第三話 大喧嘩(1/5)
父母に頼まれた畑仕事を手抜きで終わらせ、ココロはいつものように歩いてウゴウゴに向かっていた。
道中、民家の屋根に目を向けると、猛暑の間ほとんど動かなかった風見鶏が今は元気にはしゃいでいた。
何日か前に木の下に落ちていた蝉の死骸はいつの間にか消えている。
夏の終わりを実感した。
「はいはい毎度あたしでーす」
到着を知らせる程度に挨拶してココロはウゴウゴに入店した。
店主用の机に座っていたのはライガードでなくポニータだった。
彼女は笑顔で迎えてくれる。
「いらっしゃい。今日は私が先生よ。ライガードさんは忙しいみたいで」
「やったぁ!」
ココロは飛び跳ねて喜んだ。
ポニータの授業はライガードよりも面白い。
何せ、話が脇道に逸れていくのだ。
引き算の勉強をしていたのに旅で出会った冒険者イケメンランキングの発表を始めたときは脈絡がなさすぎて自分の耳がおかしくなったんじゃないかと疑った。
優秀な先生ランキングがあったとしても確実に選外なポニータだが、好きな先生ランキングではサキを抑えて堂々のトップを飾る。
友人のような親近感があり、一緒にいて楽しいのだ。
「さぁ座って」
ポニータに促されてポークの隣に座った。
ポークとは相変わらずだ。
一緒にいて喧嘩しなかった日はない。
またくだらないことで言い争いをするかと思うとうんざりする。
「あらポーク、今日も馬鹿面してるわね」
「お前は馬鹿そのものだけどな」
これくらいであれば挨拶である。
ウゴウゴで勉強するようになってからポークはずいぶんと賢くなった。
卑怯にもココロの帰宅後にその日の授業を復習しているらしく、今ではココロと同じレベルで読み書きができる。
そのためココロがポークに読み書きを教えるという約束は形骸化して、今はポークと二人でライガードやポニータの授業を受けている状態である。
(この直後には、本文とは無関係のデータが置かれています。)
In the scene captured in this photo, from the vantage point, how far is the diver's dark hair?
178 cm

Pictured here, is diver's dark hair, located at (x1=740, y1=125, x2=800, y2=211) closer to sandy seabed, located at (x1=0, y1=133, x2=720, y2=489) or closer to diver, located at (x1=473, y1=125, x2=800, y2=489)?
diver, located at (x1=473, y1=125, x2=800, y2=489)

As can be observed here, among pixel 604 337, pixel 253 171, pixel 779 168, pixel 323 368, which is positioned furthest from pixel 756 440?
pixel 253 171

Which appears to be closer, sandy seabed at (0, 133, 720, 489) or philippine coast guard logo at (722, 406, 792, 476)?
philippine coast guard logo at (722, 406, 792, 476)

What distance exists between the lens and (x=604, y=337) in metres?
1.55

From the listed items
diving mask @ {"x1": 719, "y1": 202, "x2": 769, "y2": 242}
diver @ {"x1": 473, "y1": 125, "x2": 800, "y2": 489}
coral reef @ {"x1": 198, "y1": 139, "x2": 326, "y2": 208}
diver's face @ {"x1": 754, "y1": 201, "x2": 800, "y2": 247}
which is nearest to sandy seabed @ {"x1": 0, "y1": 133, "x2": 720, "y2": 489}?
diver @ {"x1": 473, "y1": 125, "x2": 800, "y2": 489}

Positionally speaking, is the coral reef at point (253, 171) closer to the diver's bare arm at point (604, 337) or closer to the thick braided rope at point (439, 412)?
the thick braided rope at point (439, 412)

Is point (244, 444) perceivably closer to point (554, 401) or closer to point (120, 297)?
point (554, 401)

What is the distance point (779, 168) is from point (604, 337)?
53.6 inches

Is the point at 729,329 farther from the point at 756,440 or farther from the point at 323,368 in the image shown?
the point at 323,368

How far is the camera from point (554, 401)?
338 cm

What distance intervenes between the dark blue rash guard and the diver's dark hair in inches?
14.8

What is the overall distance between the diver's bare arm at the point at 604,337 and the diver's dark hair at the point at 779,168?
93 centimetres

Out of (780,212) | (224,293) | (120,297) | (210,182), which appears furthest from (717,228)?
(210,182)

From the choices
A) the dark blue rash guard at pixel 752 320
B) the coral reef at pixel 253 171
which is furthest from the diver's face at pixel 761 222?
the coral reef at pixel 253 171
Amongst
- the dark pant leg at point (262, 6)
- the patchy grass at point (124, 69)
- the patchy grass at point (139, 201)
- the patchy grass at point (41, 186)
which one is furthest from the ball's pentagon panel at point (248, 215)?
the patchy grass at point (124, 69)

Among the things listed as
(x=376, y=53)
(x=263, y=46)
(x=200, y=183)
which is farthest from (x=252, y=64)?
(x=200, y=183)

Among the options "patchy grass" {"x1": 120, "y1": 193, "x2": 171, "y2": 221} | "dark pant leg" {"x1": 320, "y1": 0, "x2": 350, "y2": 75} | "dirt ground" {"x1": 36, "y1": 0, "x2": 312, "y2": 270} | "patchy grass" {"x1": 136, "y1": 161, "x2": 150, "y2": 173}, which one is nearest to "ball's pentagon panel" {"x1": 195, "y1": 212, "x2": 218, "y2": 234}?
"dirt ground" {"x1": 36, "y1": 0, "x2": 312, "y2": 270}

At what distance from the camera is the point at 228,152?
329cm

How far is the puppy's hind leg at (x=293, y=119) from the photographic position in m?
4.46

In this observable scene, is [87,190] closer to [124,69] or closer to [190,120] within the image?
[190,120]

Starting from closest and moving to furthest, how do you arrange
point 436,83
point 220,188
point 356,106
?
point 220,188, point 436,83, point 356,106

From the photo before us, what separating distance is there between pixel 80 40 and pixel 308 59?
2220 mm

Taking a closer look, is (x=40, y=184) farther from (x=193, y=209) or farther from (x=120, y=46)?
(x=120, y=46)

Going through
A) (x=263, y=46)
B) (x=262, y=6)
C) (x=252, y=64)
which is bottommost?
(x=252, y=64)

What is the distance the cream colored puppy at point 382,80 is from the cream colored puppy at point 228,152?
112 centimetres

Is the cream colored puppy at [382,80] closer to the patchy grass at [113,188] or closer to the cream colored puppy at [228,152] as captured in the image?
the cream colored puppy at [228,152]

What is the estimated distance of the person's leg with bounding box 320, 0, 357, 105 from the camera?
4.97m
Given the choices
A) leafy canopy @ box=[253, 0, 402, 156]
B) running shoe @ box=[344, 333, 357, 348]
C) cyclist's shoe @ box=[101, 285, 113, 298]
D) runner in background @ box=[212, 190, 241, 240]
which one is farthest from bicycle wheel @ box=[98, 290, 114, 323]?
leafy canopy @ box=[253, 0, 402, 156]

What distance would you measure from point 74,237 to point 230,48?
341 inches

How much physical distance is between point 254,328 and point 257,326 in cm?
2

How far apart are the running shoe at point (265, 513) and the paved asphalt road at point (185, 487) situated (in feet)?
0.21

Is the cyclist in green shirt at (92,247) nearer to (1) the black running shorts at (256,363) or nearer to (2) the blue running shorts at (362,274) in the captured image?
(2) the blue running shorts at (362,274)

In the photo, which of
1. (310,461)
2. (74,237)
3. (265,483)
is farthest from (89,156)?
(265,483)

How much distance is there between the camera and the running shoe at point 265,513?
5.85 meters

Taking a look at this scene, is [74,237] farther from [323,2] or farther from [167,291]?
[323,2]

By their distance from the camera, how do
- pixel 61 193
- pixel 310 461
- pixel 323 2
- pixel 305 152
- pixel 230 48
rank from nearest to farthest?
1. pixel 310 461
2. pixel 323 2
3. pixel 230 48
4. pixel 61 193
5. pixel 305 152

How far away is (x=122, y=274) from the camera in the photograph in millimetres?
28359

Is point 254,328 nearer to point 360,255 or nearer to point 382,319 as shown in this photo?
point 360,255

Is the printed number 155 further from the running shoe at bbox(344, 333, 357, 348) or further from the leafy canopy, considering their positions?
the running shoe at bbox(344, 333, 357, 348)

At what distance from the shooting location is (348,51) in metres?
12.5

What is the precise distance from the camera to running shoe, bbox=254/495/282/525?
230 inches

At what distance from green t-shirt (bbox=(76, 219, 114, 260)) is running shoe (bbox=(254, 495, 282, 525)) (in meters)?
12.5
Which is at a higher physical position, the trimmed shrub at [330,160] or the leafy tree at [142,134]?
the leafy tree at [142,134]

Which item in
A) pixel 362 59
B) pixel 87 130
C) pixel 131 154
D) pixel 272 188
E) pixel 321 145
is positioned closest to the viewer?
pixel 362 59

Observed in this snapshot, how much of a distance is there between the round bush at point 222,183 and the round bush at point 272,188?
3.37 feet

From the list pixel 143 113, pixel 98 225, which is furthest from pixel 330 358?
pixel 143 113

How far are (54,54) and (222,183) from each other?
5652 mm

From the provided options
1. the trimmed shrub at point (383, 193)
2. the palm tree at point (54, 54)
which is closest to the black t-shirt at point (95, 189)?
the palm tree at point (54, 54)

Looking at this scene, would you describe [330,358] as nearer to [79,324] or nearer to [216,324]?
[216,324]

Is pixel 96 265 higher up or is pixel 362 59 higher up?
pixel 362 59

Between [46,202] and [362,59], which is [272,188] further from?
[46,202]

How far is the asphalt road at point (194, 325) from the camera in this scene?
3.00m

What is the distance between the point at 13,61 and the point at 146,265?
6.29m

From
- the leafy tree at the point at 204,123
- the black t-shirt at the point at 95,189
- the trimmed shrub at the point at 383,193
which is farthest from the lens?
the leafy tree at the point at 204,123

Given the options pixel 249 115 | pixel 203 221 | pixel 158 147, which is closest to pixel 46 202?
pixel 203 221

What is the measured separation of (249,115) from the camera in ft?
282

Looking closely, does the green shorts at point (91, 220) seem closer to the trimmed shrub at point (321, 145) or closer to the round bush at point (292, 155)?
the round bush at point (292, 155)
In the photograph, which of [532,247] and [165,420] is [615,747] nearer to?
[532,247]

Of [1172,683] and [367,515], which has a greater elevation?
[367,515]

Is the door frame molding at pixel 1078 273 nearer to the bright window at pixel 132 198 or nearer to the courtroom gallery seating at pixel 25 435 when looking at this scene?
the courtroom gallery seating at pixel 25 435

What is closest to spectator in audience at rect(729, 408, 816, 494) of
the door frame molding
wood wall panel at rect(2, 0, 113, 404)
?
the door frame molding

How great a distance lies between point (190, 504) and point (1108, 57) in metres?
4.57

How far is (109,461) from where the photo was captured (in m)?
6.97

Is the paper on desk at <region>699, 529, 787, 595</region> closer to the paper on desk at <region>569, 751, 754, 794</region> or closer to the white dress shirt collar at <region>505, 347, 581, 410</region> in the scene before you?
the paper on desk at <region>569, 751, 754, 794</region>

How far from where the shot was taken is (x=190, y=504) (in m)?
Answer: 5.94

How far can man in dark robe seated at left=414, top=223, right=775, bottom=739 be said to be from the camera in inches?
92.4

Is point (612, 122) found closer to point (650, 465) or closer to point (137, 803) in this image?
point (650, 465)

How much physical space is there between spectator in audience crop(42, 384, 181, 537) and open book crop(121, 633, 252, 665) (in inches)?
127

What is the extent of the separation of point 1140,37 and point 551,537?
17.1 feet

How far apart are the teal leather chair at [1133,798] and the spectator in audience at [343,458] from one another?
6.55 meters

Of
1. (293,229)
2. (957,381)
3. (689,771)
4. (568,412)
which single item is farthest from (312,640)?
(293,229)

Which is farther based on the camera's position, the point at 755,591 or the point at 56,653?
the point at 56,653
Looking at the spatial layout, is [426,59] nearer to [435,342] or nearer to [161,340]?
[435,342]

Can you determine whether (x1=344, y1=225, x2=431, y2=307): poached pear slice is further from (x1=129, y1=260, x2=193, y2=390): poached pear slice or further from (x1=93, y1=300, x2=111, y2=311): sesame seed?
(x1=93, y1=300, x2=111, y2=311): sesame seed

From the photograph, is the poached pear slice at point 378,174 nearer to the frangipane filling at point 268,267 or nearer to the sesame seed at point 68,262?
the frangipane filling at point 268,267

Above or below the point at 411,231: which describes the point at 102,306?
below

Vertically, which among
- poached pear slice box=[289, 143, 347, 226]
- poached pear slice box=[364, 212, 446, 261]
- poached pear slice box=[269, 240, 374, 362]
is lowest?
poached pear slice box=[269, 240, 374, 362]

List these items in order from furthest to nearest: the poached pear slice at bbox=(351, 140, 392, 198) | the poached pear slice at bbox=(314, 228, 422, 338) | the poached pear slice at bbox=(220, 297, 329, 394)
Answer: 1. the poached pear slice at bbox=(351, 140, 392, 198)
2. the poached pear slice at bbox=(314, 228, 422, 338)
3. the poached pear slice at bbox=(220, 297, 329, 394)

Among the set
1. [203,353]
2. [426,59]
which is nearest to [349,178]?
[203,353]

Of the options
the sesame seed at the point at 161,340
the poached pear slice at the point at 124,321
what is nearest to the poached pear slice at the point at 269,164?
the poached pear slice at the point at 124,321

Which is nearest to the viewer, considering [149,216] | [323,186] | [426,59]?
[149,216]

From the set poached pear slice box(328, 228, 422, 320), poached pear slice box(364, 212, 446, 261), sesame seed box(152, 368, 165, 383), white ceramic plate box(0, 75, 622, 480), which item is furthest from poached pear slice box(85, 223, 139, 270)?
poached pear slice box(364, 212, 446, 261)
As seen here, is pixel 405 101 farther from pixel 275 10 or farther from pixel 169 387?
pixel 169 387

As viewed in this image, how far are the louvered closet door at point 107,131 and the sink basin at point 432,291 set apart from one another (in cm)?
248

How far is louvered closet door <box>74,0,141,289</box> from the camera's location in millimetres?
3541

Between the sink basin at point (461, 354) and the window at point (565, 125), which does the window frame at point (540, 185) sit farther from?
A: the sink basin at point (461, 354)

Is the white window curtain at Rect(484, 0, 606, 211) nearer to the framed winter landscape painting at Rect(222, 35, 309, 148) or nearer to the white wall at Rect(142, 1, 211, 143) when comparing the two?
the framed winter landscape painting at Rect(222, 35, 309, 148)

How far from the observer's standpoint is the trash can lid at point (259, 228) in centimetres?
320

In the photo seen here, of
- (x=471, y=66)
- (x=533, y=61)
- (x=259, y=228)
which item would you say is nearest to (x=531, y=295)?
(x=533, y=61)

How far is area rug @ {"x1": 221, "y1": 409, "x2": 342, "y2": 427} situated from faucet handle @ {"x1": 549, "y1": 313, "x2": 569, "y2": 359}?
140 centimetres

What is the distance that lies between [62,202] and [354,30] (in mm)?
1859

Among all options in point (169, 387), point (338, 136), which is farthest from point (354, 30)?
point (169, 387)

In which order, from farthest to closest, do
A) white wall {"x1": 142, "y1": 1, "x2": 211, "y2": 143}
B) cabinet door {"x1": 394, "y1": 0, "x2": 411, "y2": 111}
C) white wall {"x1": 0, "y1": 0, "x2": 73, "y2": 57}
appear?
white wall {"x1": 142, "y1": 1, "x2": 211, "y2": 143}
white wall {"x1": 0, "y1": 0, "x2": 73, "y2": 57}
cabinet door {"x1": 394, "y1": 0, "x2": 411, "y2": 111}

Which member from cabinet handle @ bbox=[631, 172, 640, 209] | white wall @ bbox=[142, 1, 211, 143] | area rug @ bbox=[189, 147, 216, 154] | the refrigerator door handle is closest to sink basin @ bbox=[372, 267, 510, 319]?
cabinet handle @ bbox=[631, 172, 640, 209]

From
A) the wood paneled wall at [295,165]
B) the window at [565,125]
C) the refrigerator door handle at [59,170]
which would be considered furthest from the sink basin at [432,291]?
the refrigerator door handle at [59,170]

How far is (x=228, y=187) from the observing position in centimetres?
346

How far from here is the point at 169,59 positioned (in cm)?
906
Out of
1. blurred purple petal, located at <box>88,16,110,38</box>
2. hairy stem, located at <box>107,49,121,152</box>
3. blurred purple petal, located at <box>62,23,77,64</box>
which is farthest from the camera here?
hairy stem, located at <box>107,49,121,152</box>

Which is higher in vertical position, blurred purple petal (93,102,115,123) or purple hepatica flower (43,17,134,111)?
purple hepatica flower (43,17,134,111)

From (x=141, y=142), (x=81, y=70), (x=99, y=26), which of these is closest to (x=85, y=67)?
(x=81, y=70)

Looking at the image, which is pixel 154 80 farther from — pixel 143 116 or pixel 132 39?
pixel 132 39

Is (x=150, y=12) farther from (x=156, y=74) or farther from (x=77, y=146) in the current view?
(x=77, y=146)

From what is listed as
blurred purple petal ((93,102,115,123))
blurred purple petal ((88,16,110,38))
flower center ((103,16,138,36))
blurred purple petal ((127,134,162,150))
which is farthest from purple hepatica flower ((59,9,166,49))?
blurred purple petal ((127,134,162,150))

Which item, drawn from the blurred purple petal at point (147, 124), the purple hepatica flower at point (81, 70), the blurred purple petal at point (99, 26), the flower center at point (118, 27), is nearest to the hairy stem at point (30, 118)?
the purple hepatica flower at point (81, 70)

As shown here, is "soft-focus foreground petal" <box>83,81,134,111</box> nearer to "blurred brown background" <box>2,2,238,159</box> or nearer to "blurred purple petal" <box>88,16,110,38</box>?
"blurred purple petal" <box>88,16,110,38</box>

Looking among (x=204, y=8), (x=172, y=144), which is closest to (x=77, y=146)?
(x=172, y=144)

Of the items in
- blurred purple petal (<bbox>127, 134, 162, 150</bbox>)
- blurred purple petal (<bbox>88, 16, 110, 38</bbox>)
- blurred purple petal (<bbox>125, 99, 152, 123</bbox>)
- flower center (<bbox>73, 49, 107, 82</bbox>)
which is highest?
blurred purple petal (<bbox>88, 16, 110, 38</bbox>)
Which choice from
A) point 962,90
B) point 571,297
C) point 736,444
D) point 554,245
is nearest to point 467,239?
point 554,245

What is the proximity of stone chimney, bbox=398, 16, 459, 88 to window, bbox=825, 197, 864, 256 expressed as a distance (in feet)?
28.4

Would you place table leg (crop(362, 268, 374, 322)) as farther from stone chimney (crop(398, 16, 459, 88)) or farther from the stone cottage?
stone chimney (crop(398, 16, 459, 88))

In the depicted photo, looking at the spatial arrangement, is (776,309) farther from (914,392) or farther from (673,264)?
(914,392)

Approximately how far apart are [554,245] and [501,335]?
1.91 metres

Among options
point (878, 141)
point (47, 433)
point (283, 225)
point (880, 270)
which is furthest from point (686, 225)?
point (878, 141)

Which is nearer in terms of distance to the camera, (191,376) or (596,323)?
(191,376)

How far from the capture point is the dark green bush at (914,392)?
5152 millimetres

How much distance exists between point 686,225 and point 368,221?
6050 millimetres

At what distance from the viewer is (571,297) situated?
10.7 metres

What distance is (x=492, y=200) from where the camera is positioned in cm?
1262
何も教えていないのに高価な本を読ませてもらっているのだからライガードたちに感謝しなければならない。
「今日は『アトラ大陸民話集』を読みます」
ポニータが棚から赤い背表紙の本を取り出してページをめくり、机に置いた。
『醜いトカゲの子』というタイトルと、溺れたトカゲの挿絵が載っている。
「あたしこの話知ってる!」
「あら、本当」
有名な童話だとサキに聞かせてもらったことがある。
要約するとこんな話だ。
昔、あるところに醜いトカゲが生まれた。
トカゲは生まれつき鱗の色が悪く、兄弟にいじめられていた。
その醜さから親に近寄るなと言われ、独りで歩いているところを鳥に捕まってしまった。
死にたくないとトカゲは暴れる。
運良く逃げ出せたものの、そこは海の上だった。
トカゲは波に飲まれてしまい、見知らぬ孤島の砂浜で目覚めた。
兄弟が探しにきてくれるだろうとトカゲは待った。
しかし誰も来ないまま、年月だけが過ぎていく。
やがて成長したトカゲは自分の手が手ではなく翼だったことに気づいた。
大空を駆けるトカゲ。彼を見て、かつての兄弟は言うのだ。
ドラゴンだ、かっこいい、と。
「スカっとする話よね。いじめてきた兄弟にドラゴンになった姿を見せつけられたし」
「ココロちゃんはそう思うのね」
「ポニーさんは違うの?」
「同じ話でも人によって解釈は違うわ。だから面白いの。もう二人とも文字を読むことはできるわね。次は物語を読む練習をします」
ポニータがにっこりと笑った。
ポークはこの話を読んだことがないようで、文章を目で追っている。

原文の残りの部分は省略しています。